On a proxy endpoint, @user_context adds the caller's identity to the upstream request as HTTP headers: the claims JSON, the client IP, and one header per entry in ContextKeyClaimsMapping (e.g. request.user_id, request.user_name, request.user_roles). The upstream can trust these headers because the request was authenticated by the gateway, so it never re-authenticates.

In this passthrough example the function never runs, so header forwarding is the only effect. In transform mode the function does run, and there @user_context additionally sets the usual PostgreSQL session context for it — so the function can read the caller's identity while the upstream still receives the headers.

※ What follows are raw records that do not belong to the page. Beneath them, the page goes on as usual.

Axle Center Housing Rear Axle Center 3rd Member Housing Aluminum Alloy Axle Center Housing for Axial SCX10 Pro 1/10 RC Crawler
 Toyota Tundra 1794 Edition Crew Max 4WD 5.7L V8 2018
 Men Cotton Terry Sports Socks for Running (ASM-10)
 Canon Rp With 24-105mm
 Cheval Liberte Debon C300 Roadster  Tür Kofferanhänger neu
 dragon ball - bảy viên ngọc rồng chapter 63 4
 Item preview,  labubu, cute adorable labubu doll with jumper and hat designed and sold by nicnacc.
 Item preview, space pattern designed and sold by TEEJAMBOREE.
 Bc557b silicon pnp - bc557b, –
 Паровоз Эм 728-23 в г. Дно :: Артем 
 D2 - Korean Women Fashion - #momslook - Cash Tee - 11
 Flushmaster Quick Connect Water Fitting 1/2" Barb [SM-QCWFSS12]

Proxy with User Parameters

Forward user claims to the upstream as query string parameters:

sql
sql
create function proxy_with_user(
    _user_id text default null,    -- filled from the caller's user-id claim by @user_params,
                                   -- then forwarded to the upstream as ?userId=...
    _proxy_body text default null
)
returns json language plpgsql as $$
begin
    -- _user_id is sent to the upstream automatically; the function reads only the response here.
    return _proxy_body::json;
end;
$$;

comment on function proxy_with_user(text, text) is 'HTTP GET
@authorize
@user_params
@proxy https://api.internal/user-data';

With @user_params, _user_id is populated from the authenticated user's claim (not from the request) and appended to the upstream URL using the camelCase form of the parameter name. A call to GET /api/proxy-with-user/ is forwarded to:

GET https://api.internal/user-data/api/proxy-with-user/?userId=<claim value>

The function may also read _user_id directly if it needs the value — but it doesn't have to for the value to reach the upstream.

Configuration

Enable proxy functionality in your configuration:

json
json
{
  "NpgsqlRest": {
    "ProxyOptions": {
      "Enabled": true,
      "Host": "https://api.example.com",
      "DefaultTimeout": "30 seconds"
    }
  }
}

See Proxy Options for complete configuration reference.